Questão 5: Deve-se utilizar mais do que um teste sorológico, e, em caso positivo, qual deve ser a sequência da testagem?

A evidência atual indica que a adição dos testes DGP-IgG, DGP-IgA ou AGA-IgA em relação a TGA-IgA raramente aumenta a sensibilidade após a exclusão de pacientes com níveis baixos de IgA total. A especificidade nitidamente diminui, especialmente nas crianças menores de 4 anos de idade, nas quais a positividade isolada da DPG ou AGA é um fenômeno comum transitório.  

O grupo de trabalho recomenda o teste para a realização da IgA sérica total e a TGA-IgA como rastreamento inicial nas crianças suspeitas de DC. Nos pacientes com níveis baixos de IgA sérica, um teste baseado na IgG (DGP, EMA ou TGA) deve ser realizado como um segundo passo.
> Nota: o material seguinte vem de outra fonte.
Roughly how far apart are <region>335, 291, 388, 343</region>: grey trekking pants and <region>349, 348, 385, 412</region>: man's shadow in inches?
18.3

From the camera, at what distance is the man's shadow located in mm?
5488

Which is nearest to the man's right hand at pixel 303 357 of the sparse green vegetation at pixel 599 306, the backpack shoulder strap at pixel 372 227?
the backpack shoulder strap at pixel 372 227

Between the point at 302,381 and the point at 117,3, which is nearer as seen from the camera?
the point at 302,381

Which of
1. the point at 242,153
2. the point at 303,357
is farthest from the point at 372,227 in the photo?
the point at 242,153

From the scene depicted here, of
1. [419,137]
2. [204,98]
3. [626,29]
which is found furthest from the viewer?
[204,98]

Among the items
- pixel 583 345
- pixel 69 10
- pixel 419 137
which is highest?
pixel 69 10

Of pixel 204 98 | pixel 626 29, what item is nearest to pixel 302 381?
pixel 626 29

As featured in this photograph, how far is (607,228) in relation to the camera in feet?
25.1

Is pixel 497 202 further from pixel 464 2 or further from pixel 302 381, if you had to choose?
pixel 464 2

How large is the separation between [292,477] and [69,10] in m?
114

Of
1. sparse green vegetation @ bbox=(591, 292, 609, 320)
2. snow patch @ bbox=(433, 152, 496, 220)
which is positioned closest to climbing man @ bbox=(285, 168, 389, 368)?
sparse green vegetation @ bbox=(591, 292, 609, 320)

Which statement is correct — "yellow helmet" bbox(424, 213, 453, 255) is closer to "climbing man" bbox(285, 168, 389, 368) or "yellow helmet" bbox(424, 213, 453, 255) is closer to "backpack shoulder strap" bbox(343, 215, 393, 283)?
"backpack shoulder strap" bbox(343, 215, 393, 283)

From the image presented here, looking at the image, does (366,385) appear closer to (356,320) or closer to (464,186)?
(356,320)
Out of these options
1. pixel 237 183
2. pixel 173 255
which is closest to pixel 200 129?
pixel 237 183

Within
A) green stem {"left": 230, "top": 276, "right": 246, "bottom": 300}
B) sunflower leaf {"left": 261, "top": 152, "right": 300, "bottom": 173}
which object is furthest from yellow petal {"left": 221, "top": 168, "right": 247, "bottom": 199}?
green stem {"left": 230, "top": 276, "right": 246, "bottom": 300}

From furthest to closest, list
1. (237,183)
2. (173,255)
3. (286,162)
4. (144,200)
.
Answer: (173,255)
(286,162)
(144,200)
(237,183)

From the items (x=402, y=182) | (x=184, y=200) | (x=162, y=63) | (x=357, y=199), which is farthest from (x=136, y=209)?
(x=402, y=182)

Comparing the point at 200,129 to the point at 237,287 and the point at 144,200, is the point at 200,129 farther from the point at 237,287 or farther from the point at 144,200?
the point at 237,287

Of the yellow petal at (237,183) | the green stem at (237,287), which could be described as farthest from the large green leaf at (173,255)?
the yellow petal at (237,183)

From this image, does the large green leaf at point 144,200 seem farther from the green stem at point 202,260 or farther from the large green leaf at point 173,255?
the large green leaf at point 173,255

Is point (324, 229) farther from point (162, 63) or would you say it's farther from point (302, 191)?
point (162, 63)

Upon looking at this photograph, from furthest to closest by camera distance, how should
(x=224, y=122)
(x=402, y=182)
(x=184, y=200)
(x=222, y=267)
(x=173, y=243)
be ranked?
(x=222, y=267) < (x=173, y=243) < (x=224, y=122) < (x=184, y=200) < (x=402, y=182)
A testagem para anticorpos EMA, DGP ou AGA (IgG ou IgA) como um rastreamento inicial na prática clínica não está recomendado.

Questão 6: Qual o ponto de corte para a TGA-IgA (ULN ≥10x, 7x, 5x) pode ser estabelecido com segurança (valor preditivo positivo superior a 95%) para o diagnóstico da DC com omissão das biópsias?
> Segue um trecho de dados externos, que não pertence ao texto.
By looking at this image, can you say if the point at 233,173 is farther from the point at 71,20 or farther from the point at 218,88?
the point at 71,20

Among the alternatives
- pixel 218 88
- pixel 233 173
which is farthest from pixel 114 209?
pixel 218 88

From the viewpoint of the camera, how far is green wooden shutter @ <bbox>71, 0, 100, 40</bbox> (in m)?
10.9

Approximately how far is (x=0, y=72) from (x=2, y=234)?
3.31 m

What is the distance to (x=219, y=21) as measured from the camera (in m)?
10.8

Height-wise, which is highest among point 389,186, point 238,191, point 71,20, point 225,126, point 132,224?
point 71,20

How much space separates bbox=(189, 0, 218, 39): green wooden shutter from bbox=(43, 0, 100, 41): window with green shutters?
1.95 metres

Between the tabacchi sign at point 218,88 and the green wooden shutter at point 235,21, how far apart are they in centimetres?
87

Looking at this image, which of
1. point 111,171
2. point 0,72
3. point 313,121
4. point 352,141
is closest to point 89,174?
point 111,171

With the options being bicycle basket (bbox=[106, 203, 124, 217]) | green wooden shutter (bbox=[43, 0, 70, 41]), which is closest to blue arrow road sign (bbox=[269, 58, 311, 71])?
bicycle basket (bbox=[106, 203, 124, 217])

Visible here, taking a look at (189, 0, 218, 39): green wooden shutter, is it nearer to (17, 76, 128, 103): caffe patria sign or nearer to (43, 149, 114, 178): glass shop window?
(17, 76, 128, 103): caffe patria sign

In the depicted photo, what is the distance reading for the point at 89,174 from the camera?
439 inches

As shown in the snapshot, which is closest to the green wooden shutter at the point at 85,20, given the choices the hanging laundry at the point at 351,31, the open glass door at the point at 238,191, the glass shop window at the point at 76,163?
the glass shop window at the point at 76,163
Níveis séricos elevados de TGA-IgA ≥10x a ULN, prevê enteropatia Marsh 2 a 3, e devem ser utilizados como critério diagnóstico para a DC sem a realização de biópsias. Devido a variabilidade entre laboratórios e entre os testes, a confiabilidade dos níveis positivos de TGA-IgA menores que 10x a ULN é baixa, e como a TGA-IgG está mais inclinada para erros técnicos, estes critérios não são apropriados para a abordagem desprovida de biópsias.

O grupo de trabalho recomenda, para o diagnóstico da DC sem biópsias, a obrigatoriedade de que os níveis séricos da TGA-IgA ≥10x a ULN seja levada em consideração. Somente testes do anticorpo com o cálculo da curva utilizando um calibrador próprio e demonstrando o valor de ≥10x a ULN, dentro do seu alcance de mensuração deve ser utilizado. O grupo de trabalho manifesta-se ser contrário a omissão de biópsias nos casos de deficiência sérica de IgA, mesmo quando os testes sorológicos IgG mostrarem-se positivos.
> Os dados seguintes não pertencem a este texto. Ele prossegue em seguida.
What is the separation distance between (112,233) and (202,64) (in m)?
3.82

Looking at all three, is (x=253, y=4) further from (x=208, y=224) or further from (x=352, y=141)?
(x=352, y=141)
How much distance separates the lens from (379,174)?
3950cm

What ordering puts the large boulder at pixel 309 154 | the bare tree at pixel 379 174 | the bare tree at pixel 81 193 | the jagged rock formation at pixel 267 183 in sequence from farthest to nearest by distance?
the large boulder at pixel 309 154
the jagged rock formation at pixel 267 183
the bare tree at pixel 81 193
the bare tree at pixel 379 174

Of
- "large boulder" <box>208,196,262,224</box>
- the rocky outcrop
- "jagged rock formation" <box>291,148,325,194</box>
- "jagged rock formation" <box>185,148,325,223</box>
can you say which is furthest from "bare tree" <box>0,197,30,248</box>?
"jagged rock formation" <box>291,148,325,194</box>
Questão 7:  A testagem do EMA-IgA faz-se necessária em todos os casos para o diagnóstico da DC sem biópsias?

Embora altos títulos TGA-IgA ≥10x a ULN sejam raros nas crianças com histologia duodenal normal, um resultado EMA-IgA positivo, posteriormente realizado, irá diminuir significativamente a taxa de resultados falso-positivos.

O grupo de trabalho recomenda que em crianças com TGA-IgA ≥10x a ULN, e com o consentimento dos pais/paciente para a abordagem não biópsias, o diagnóstico de DC de ser confirmado com um teste positivo EMA -IgA, em uma segunda amostra sanguínea.

Biópsia
Questão 8:  Qual é a variabilidade inter e intra observadores a respeito do resultado histopatológico para o diagnóstico da DC nas biópsias duodenais e do bulbo? Qual o grau de lesão é considerado para DC não tratada? Biópsia do bulbo duodenal aumenta a taxa de detecção de DC? Faz-se necessária a referência de um patologista experimentado na prática clínica?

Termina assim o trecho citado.